Comparison of the result of the original structure before optimization with the optimized results of the two methods (as shown in Table 5) shows that both optimization methods have obtained better optimization results. However, the results obtained by criterion method are noticeably better than those obtained by the first-order algorithm. The displacement contour and RMS contour before and after optimization are shown in Figs. 8-10.

3.2 Stress Distribution

The stress contours and scatter plot of a portion of the back frame after the two optimization methods for 90°and 0°load cases, are extracted. The stress contour and scatter plot of the 90° gravity load case are shown in Figs. 11-12. It can be seen that the stress distribution of the back frame structure optimized by the first-order method is -5.48MPa-6.71MPa. Meanwhile the structural stress distribution optimized by criterion method is -3.51MPa-5.83MPa. The stress contour and scatter plot of 0° gravity load case are shown in Figs. 13-14. The corresponding two kinds of stress distribution are -37.4MPa-17.7MPa and -25.7MPa- 21.9MPa. Hence, it is obvious that the stress of the back frame structure optimized by the criterion method is more uniform.
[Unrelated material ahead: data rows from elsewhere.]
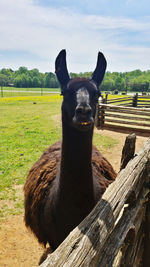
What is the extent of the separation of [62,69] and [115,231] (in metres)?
1.73

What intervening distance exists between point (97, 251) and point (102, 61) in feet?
6.42

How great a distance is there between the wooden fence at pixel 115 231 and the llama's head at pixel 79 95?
2.19 ft

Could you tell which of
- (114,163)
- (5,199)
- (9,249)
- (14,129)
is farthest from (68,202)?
(14,129)

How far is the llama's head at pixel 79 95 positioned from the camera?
1796 mm

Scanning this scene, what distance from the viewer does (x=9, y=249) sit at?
351cm

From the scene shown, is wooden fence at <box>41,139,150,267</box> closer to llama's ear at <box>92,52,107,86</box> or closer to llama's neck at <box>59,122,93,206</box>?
llama's neck at <box>59,122,93,206</box>

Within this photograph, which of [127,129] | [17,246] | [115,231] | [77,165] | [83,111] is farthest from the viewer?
[127,129]

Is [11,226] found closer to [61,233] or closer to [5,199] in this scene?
[5,199]

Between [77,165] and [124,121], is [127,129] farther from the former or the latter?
[77,165]

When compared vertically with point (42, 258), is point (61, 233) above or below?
above

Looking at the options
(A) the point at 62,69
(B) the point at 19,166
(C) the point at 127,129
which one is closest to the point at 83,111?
(A) the point at 62,69

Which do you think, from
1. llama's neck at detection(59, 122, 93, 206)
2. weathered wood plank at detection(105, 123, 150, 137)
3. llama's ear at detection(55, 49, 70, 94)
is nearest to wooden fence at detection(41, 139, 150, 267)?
llama's neck at detection(59, 122, 93, 206)

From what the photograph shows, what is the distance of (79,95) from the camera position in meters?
1.91

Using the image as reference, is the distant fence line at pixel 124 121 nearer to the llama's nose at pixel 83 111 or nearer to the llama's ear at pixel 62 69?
the llama's ear at pixel 62 69
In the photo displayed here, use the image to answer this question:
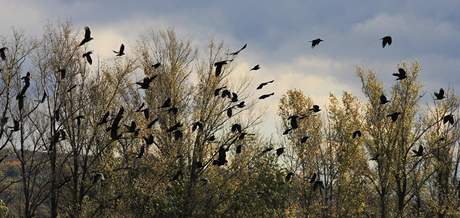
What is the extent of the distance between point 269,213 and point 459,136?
16367 millimetres

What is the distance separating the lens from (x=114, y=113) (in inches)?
1403

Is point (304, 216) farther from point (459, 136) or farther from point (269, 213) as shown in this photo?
point (459, 136)

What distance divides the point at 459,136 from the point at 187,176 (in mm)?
21716

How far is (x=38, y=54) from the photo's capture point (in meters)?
31.2

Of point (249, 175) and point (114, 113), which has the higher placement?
point (114, 113)

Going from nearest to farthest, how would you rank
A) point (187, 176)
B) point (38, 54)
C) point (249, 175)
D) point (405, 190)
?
point (38, 54)
point (187, 176)
point (249, 175)
point (405, 190)

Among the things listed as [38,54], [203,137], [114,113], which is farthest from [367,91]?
[38,54]

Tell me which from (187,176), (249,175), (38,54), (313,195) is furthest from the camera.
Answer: (313,195)

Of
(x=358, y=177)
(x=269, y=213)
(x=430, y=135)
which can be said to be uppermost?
(x=430, y=135)

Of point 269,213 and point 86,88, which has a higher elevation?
point 86,88

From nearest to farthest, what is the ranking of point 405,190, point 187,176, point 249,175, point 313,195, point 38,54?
point 38,54 < point 187,176 < point 249,175 < point 405,190 < point 313,195

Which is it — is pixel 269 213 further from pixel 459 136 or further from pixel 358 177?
pixel 459 136

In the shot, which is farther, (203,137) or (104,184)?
(104,184)

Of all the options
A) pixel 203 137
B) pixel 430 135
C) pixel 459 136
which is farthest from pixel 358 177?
pixel 203 137
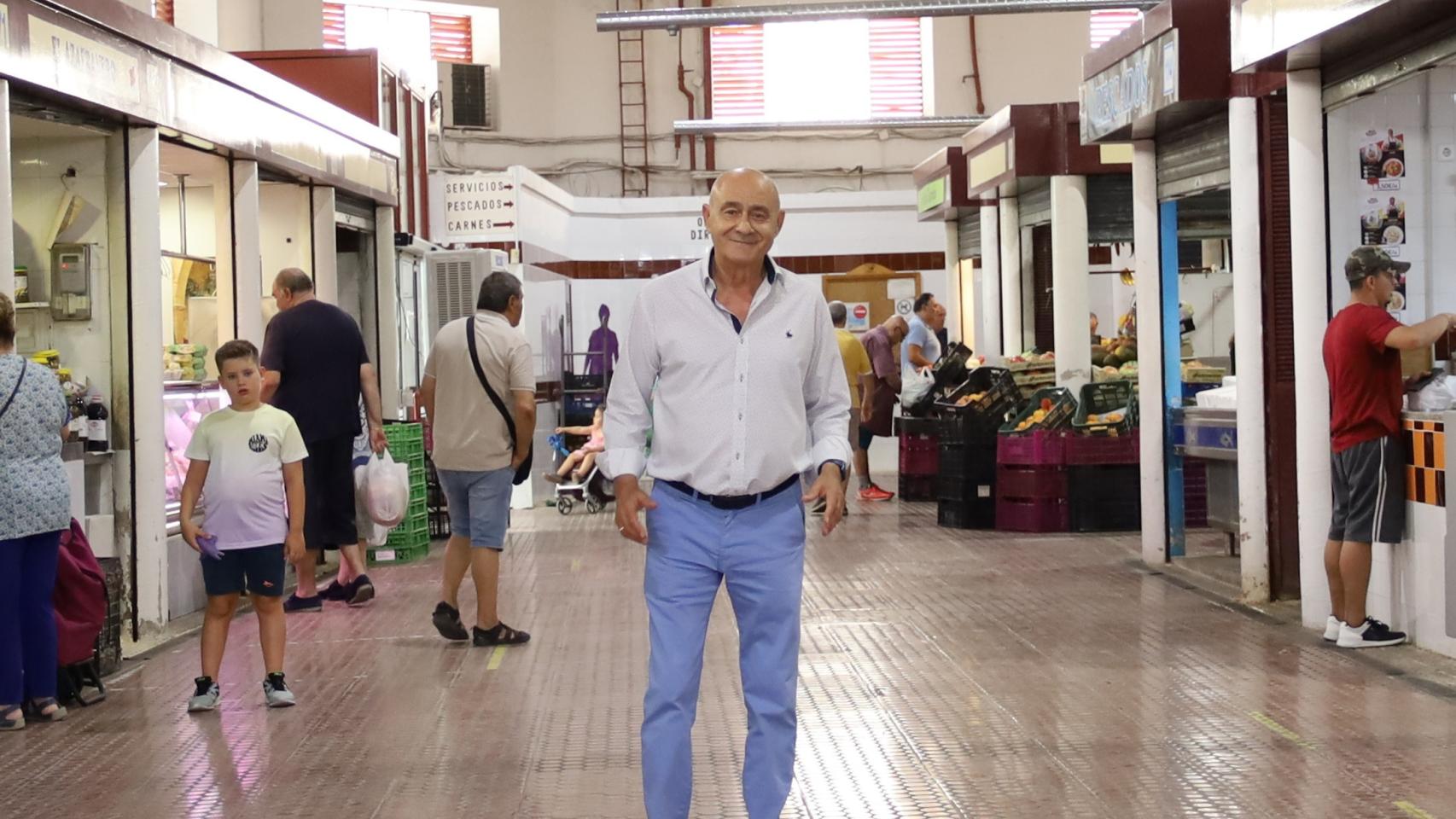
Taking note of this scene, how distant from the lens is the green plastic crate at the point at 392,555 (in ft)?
39.5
3.3 Computational Efficiency

When using first-order method to carry out optimization design, in each iteration, gradient calculation is required to determine the search direction, and line search method is utilized to minimize the unconstrained problem. So, each iteration has a series of sub-iterations (including search direction and step length calculation), resulting in a heavy calculation workload when using the first-order optimization algorithm. The calculation time of first-order method is about 5 h. In the criterion method, the optimization direction has been given by the criterion, thus the optimization efficiency is high, which only takes an average of 20 min. Therefore, compared with the first-order method, the criterion method greatly improves the calculation efficiency.

4 Conclusions

The back frame structure of a large radio telescope is a skeleton that carries the reflecting surface, and its deadweight load has a great influence on the precision of the reflecting surface. In this paper, based on deadweight load case of the radio telescope, a section size optimization model is established, and optimization criterion is derived. At the same time, the first-order optimization algorithm is used for optimization comparison. The results show that both methods can achieve good optimization results. The optimized back frame has a lighter weight and higher RMS precision. In addition, the criterion method is determined to be better than the first-order method, including better RMS, more uniform structural stress and higher optimization efficiency.